Sentenza di Cassazione Penale Sez. 6 Num. 28462 Anno 2024
Penale Sent. Sez. 6 Num. 28462 Anno 2024
Presidente: COGNOME NOME
Relatore: COGNOME NOME
Data Udienza: 19/06/2024
SENTENZA
sul ricorso proposto da:
NOME, nato in Albania il DATA_NASCITA (CUI 00ZRO2X)
avverso la sentenza del 04/03/2024 della Corte di Appello di Brescia visti gli atti, il provvedimento impugnato e il ricorso; udita la relazione svolta dal consigliere NOME COGNOME; letta la requisitoria del Pubblico Ministero, in persona del Sostituto procuratore generale NOME che ha concluso chiedendo il rigetto del ricorso.
RITENUTO IN FATTO
1. La Corte di appello di Brescia, con sentenza del 4 marzo 2024, ha espresso decisione favorevole alla estradizione del cittadino albanese NOME, alias NOME, NOME, NOME, limitatamente al reato di costituzione e organizzazione di un gruppo criminale strutturato di cui agli artt. 28 e 333/a codice penale albanese, dal luglio 2015 al settembre 2019, con sospensione dell’esecuzione della consegna a soddisfatta giustizia italiana, poiché l’estradando è sottoposto a misura cautelare in forza di ordinanze emesse dal giudice per le indagini preliminari di Milano e dal giudice per le indagini preliminari di Cremona per reati di importazione e cessione di sostanze stupefacenti commessi tra il 2015 e il 2019. La Corte di appello ha dato atto che l’estradando, detenuto agli arresti domiciliari, si trova ristretto dal 20 novembre 2023 in forza del titolo cautelare
estradizionale e che l’estradizione è stata richiesta, per ragioni processuali, con mandato del 23 gennaio 2023 emesso dal Procuratore Speciale contro la corruzione e la criminalità organizzata di Tirana.
Con i motivi di ricorso, di seguito sintetizzati ai sensi dell’art. 173 disp. att. cod. proc. pen. nei limiti strettamente indispensabili ai fini della motivazione, il ricorrente denuncia cumulativi vizi di motivazione in relazione alla sussistenza dei gravi indizi di colpevolezza per il reato di costituzione e organizzazione di un gruppo criminale strutturato, ai sensi degli artt. 28 e 333/a codice penale albanese. Sostiene che erroneamente la Corte territoriale ha sovrapposto alla valutazione dei gravi indizi la mera individuazione della sede dell’associazione in Albania, conclusione smentita dal contenuto delle informative in atti nei procedimenti italiani e dalle quali si evince che lo stupefacente veniva importato dall’Olanda o dalla Spagna, provenienza, del resto, confermata nei capi di imputazione ascritti all’estradando: da qui anche la incompetenza dell’autorità giudiziaria albanese.

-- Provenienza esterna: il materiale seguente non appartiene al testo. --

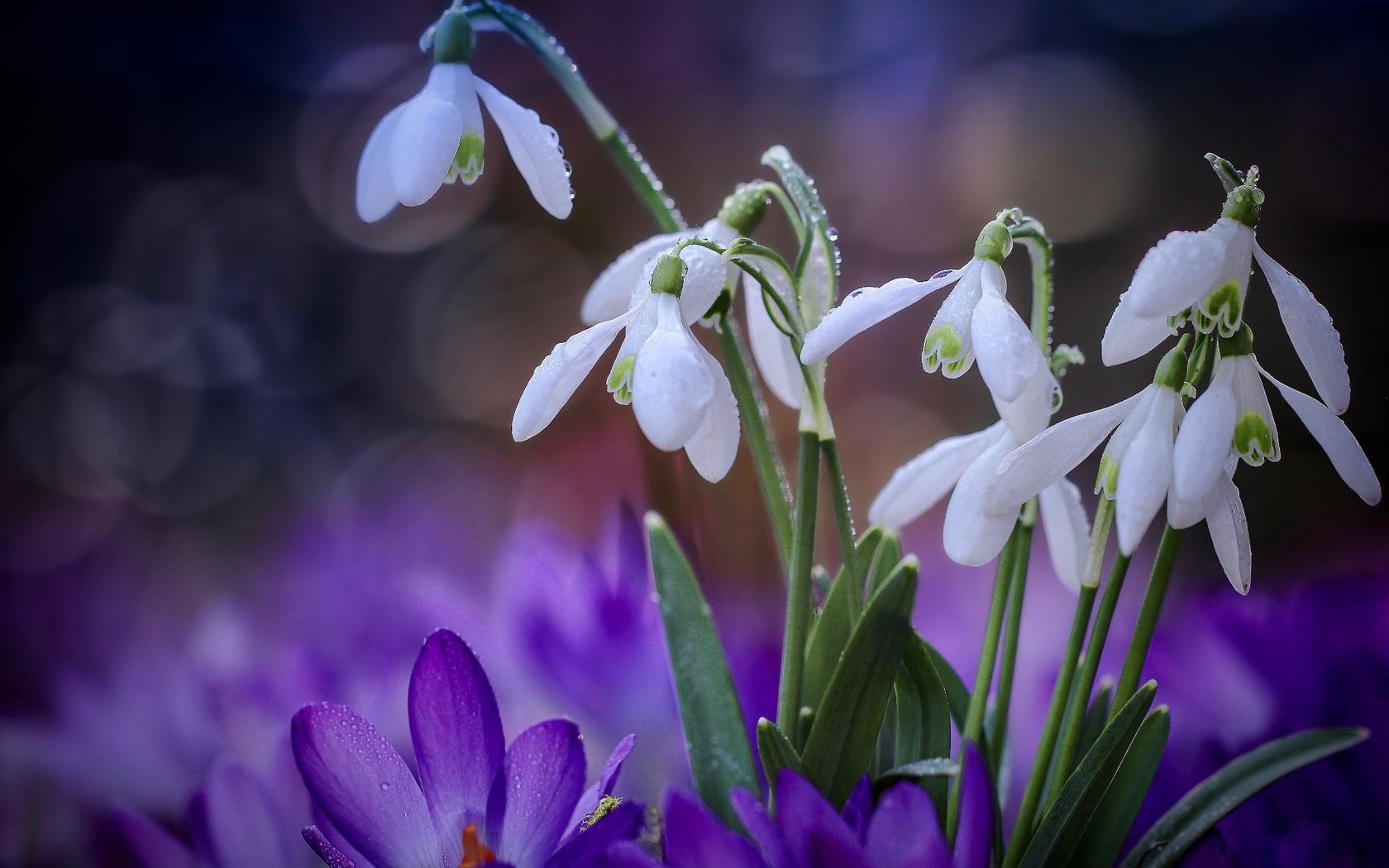 цветы, весна, блики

Il ricorso è stato trattato con procedura scritta, ai sensi dell’art. 23, comma 8, d.l. 137 del 28 ottobre 2020 convertito, con modificazioni, dalla legge n. 176 del 18 dicembre 2020, la cui disciplina continua ad applicarsi per effetto della proroga da ultimo disposta dall’art. 17 del d.l. 22 giugno 2023 n. 75.
CONSIDERATO IN DIRITTO
1.11 ricorso è infondato e, pertanto, deve essere rigettato.

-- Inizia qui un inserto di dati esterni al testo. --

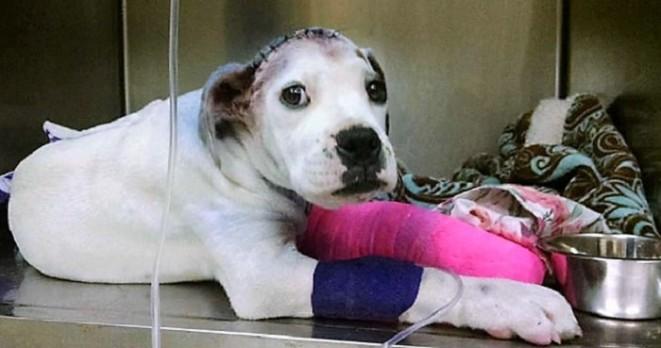 Zachráněný pes chlácholí svého zraněného kamaráda, který si také prošel peklem
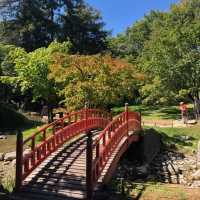 Le jardin Albert Kahn, un idéal de paix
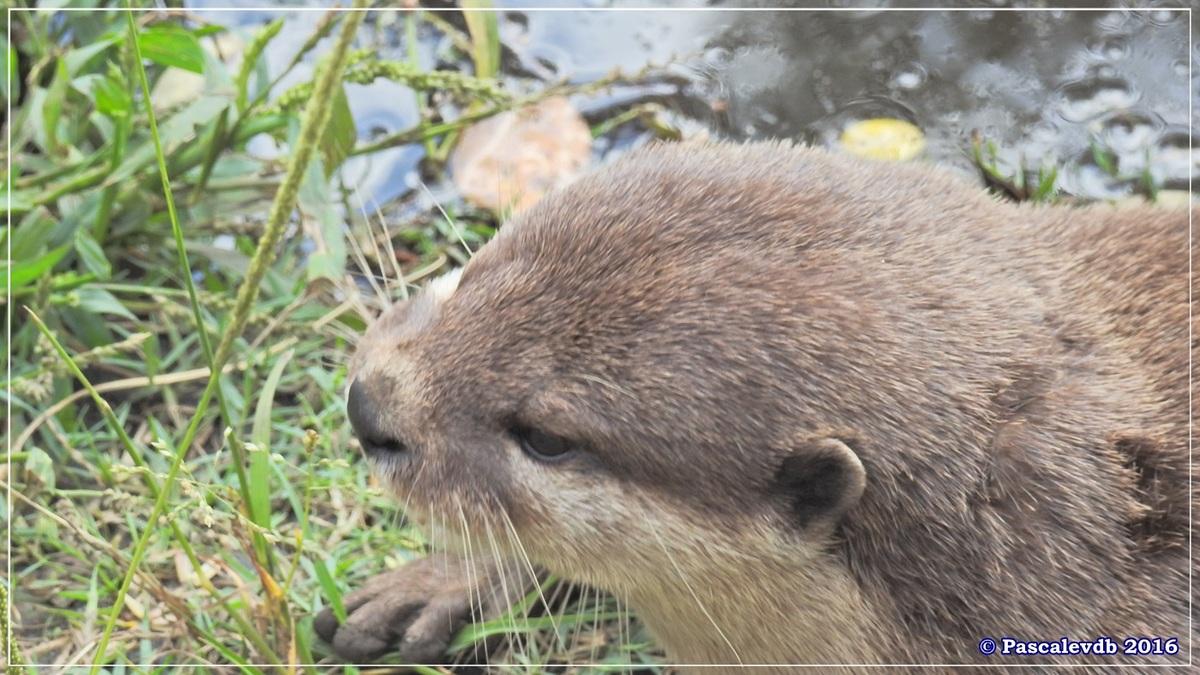 Zoo du Bassin d'Arcachon - Août 2016 - 13/15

2.La Corte territoriale ha esaminato i titoli custodiali emessi dall’autorità giudiziaria italiana, relativi a reati in materia di stupefacenti (art. 73 d.P.R 309/1990), per verificare se vi fosse coincidenza con il reato associativo per il quale è stata chiesta l’estradizione ed ha compiutamente esaminato gli atti trasmessi dall’autorità giudiziaria albanese ai fini della delibazione degli elementi necessari per l’accoglimento della richiesta di estradizione, regolata dalla Convenzione di reciproco aiuto giudiziario, di esecuzione delle sentenze e di estradizione, conclusa a Roma il 13 dicembre 1957 nonché dall’art. 697 cod. proc. pen.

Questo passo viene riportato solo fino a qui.